Фаля приехала к нам уже в конце войны. Ее демобилизовали по ранению. Она не нашла в Ростове Мити, соседи сказали, что его расстреляли, не соврали, между прочим, — откуда им было знать про траекторию полета пули-убийцы и существование близких к могилам сердобольных женщин? Фаля кинулась лицом в подушки, прокричала в них криком и поехала к нам, узнать, как мы и что…
Теперь уже кричала в подушки бабушка, которая про Митю не знала ни сном ни духом и почему-то держала в своей голове возможность Митиной эвакуации: все-таки человек всю жизнь стоял как бы близко к паровозу. Когда все обрыдались и откричали и сели обедать, только тут обратили внимание на то, что у Фали нервный тик на правой половине лица, что уголок ее рта навсегда закрепился в ехидной усмешке, затрудняя общение с ней. На общем собрании семьи, устроенном бабушкой возле уборной, нам всем было приказано не обращать внимания на мимику Фалиного лица, закрывать на нее глаза, а только слушать. Одним словом, при виде Фали нам рекомендовалось временно ослепнуть.
Мама возмутилась:
— Мы что, недоумки, что надо это объяснять?
На что бабушка ответила:
— Мы запустили детей, они растут без понятий. Особенно ты, — и бабушка ткнула в меня пальцем.
Так все и наложилось: на выражение лица Фали моя детская обида на бабушку.
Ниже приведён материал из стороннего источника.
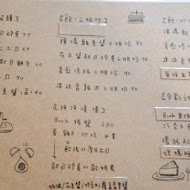 Book coffee 朝午食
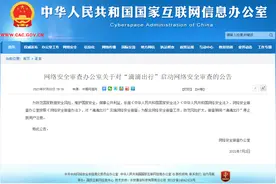 突发！滴滴被查，停止新用户注册图片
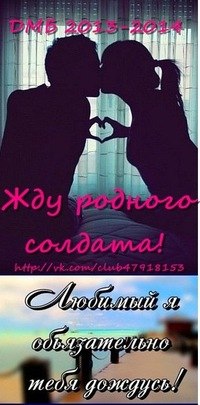 я дождусь тебя любимый картинки онлайн я дождусь тебя любимый картинки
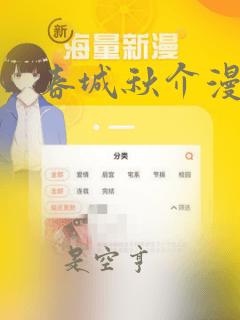 春城秋介漫画：结局+番外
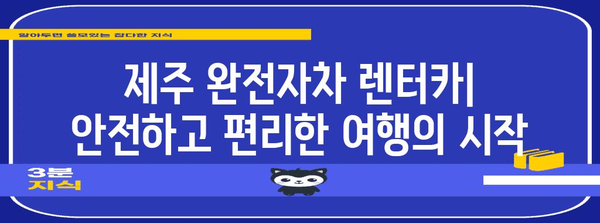 제주 저렴한 완전자차 렌터카 소개 | 드라이브 코스 추천 및 할인 팁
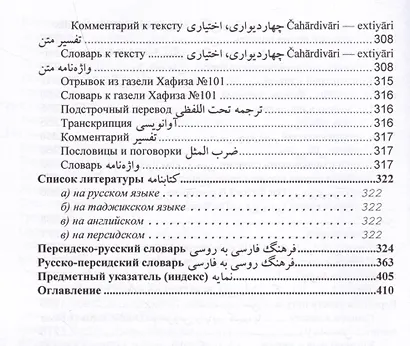 Учебник персидского языка - фото 8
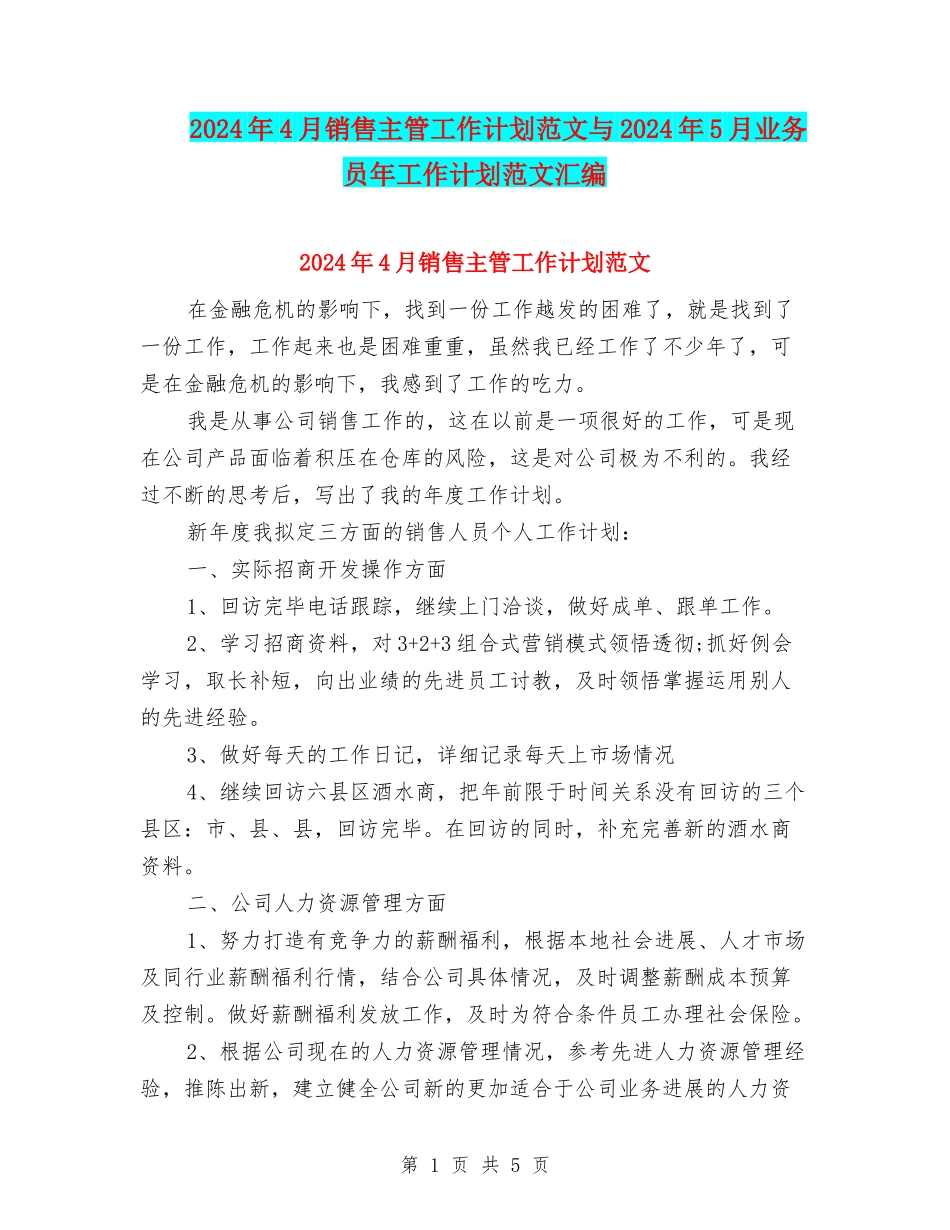 2024年4月销售主管工作计划范文与2024年5月业务员年工作计划范文汇编_第1页
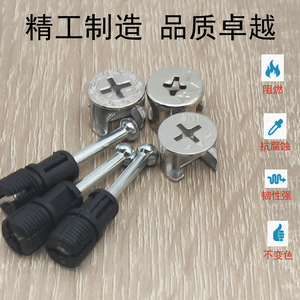 Modern Minimalist Concealed Wardrobe Connector 801 Wheel <b>Quick</b> Release Rod Forged Steel Plastic Easy Install For Cabinets - Product Image 3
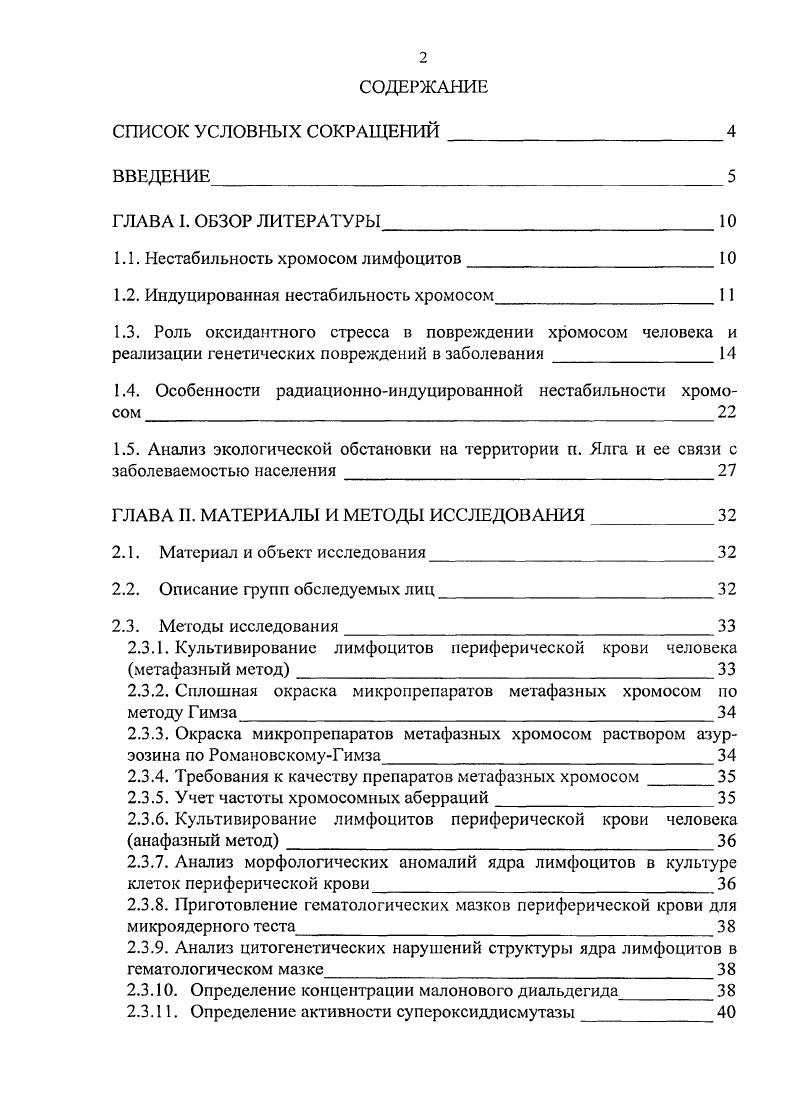 "1.1. Нестабильность хромосом лимфоцитов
Я ведь была хорошая девочка и, между прочим, с понятиями, я для Фали букву «Фэ» учила как ненормальная — за что же меня так? Неизвестно, какие бы из этого выросли букеты, если бы не случилось то, что случилось.
Дальше пойдет рассказ про то, чего я доподлинно ни знать, ни видеть не могла. Может ли быть достаточным основанием для достоверности узенькая прорезь для пуговички на Митиной манжете, которую он не мог победить сам и попросил меня помочь. Я так старалась, пропихивая пуговичку, что у меня замокрело под носом, а Митя сказал:
— Никто уже не скажет, что ты не тужилась в труде. Сопли — сильный аргумент…
— Ничего смешного, — обиделась я. — Тебе что? Некому дырочки разрезать?
Я к тому времени уже «прошла войну» и стала языкатая не по годам, что как раз и не нравилось бабушке. Она же не знала, что я научилась и другому
— не ляпать с бухты-барахты, хотя Мите, как своему, я могла намекнуть, что не все в его жизни складно, если пуговичка в дырочку не пролезает. Я ведь выросла в семье, где соблюдались такие мелочи. У меня до сих пор ими полна голова, и я не могу без отвращения смотреть, как пьют «из горлА» прямо на улице. Даже на пропол картошки собирали в беленькую хусточку железные кружки для воды — по числу копающих. Это же надо, какие аристократы долбаные! Пили ведь из мутного ручья, но каждый из своей кружки.
Вспоминаю еще случай с Митей того же времени.
Митя стоял возле уже поминаемой ржавой бочки и как-то печально баламутил воду, а я не удержалась и погладила его бессильно поникшую руку…
— Знаешь, птица, она у меня совсем мертвая, зачем я ее ношу?
— Вылечат, — тоненько пропищала я. — Под салютом всех вождей — вылечат.